Entre los primeros en reaccionar estuvo Pepe Ochoa, quien escribió: “Kike un perro genial. Nos hizo los veranos. Te adoro Fede. Qué buena vida le diste”. Vero Lozano le envió “un abrazo enorme” y recordó al perro con emojis que resumieron el cariño que le tenía. Enzo Aguilar, Gastón Dalmau, Fer Metilli, Germán “Tripa” Tripel y Nazareno Casero también dejaron sus saludos, todos con variantes de la misma palabra: abrazo.

Bal cerró el texto con un agradecimiento a Gustavo Marín y al equipo de Las Palmas Hostería Animal, la guardería canina que cuidó a Kike y que el actor definió como “su segundo hogar, donde lo acompañaron y cuidaron hasta su último día”. La mención pone en evidencia que la vida del perro estuvo rodeada de cuidados y afecto no solo dentro de la familia del actor, sino también en ese espacio que funcionó como extensión de su hogar.

Kike, en uno de sus paseos nocturnos por la ciudad. El perro acompañó a Bal desde los dos meses de vida
Fede Bal cargó a Kike en brazos frente al mar en una de las imágenes más recordadas de su vínculo
"Te llevo en mi corazón, en mi piel, para siempre", escribió Bal al despedir a su compañero de 17 años
Kike, acomodado sobre el pecho de Fede Bal en una hamaca, con la misma calma de siempre
Kike, en plena energía, durante uno de sus días en el jardín
El vínculo entre Fede Bal y Kike, retratado en un gesto cotidiano junto a la pileta

La vida de Kike no estuvo exenta de momentos difíciles.

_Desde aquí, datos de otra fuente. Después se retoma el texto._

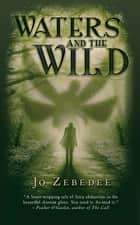 Waters And The Wild ebook by Jo Zebedee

A finales de 2017, el perro perdió un ojo a causa de un tumor ocular que requirió una cirugía de urgencia. El actor atravesó ese episodio con la misma angustia que se refleja en la despedida de ahora, y acompañó al animal en su recuperación. Kike salió adelante y siguió al lado del actor durante casi una década más.

“Te llevo en mi corazón, en mi piel, para siempre”, fue la frase con la que Federico Bal cerró su despedida. Una promesa que también tiene una dimensión literal: el actor lleva el cuerpo cubierto de tatuajes, y la piel como archivo de lo que importa es una imagen que, en este contexto, adquiere un peso particular.